By David Malcolm
Thursday, March 01, 2012
National attention has again been focused on California. President Obama was recently in Los Angeles fundraising with celebrities and movie stars. This past weekend, those same movie stars celebrated the recession and their cultural contributions by throwing lavish parties and exchanging golden statues at the Oscars. Outside of Hollywood, however, there is not much to celebrate.
The film industry thrives on the suspension of disbelief. The same is true of Democratic governance of California. Democratic political leaders claim the state is on the rebound, but the facts are otherwise. The state’s true unemployment rate is between 14% - 18%. According to UCLA’s Anderson School of Management, California’s “official” unemployment rate of 12% is forecasted to remain constant in 2012. Said UCLA senior economist David Shulman, “You could make a reasonable argument that we never had a recovery and we're, in fact, in one long slump.” And this stagnation persists even though, as the Orange County Register reports, California distributed around $1.3 billion in unemployment benefits in December of 2011.
Businesses are leaving in droves, Governor Jerry Brown pleads for yet another “temporary” tax increase, and the state boasts the nation’s highest deficit. The state is literally dying economically. Yet Los Angeles leaders found time recently to ban Frisbees and footballs on public beaches. No joke. And if President Obama has his way, and four more years, the nation will soon share California’s fate because California’s ills mirror Obama’s priorities: increased regulation, progressive pipe dreams, and union hegemony.
First, California’s regulatory climate has effected a business migration from California that rivals John Steinbeck’s dustbowl migrations. The American Enterprise Institute has noted that in 2011, an average of 5.4 companies left California per week, up from 1.0 in 2009. Ask local business leaders what’s driving them away and they’ll quickly blame the alphabet soup from hell: CARB, CEQA, CPUC, EDD, EPA, Cal-OSHA, etc. Navigating this bureaucratic morass is challenging enough for large businesses like Amazon (which has relocated thousands of jobs), but is especially so for small businesses, which even President Obama believes drive job growth.
Second, California’s “progressive” initiatives have failed, squandering billions in the process. Tax credits and other “investments” in green energy required by the Global Warming Final Solutions Act have helped bankrupt the state and kill off entire industries like manufacturing and oil and gas production. Unaffordable public transportation projects (high speed rail) have proven unfeasible, and the legal system fosters a victim culture hostile to employers and economic growth, e.g. the state’s anti-business employment and discrimination laws, judicial indulgence of bogus ADA (Americans with Disabilities Act) suits that ravage small businesses, and growing hostility to cost-friendly, efficient arbitration agreements.

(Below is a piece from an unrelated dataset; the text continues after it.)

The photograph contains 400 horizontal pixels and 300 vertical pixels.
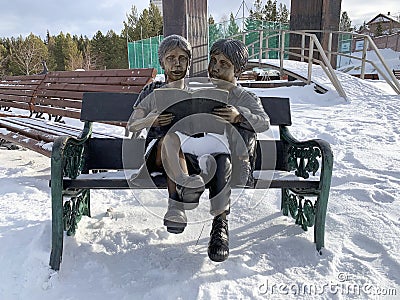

Finally, all powerful union interests control the legislature and stymie any reform efforts. Outlandish and unrealistic pension benefits are pegged to unrealistic growth assumptions, benefits for public sector workers (teachers, prison guards, lifeguards) exceed those in the private sector who create wealth, and union employees cannot be terminated or forced to contribute to their health care or retirement. Think Wisconsin before 2010.
The result is a California where only Prius driving, green loving, high earners (limousine liberals, tech titans, and Democratic politicians) and those on the dole (state employees, immigrants, food stamp/EBT recipients), will survive long-term. Everyone else is leaving as fast as their polluting SUVs can take them, to Arizona, Texas and Nevada.
Ultimately, California’s collapse reveals an increasing cultural disconnect between the producers (who are leaving) and the statist remnant. The liberal, redistributionist remnant supports policies that appease its conscience but wreak havoc on the economy. Conversely, the producer ex-pats see only legislative, bureaucratic, and legal roadblocks not worth the fight, and a California increasingly not worth fighting for. If the nation truly goes the way of California, God help us all, including the Frisbee industry.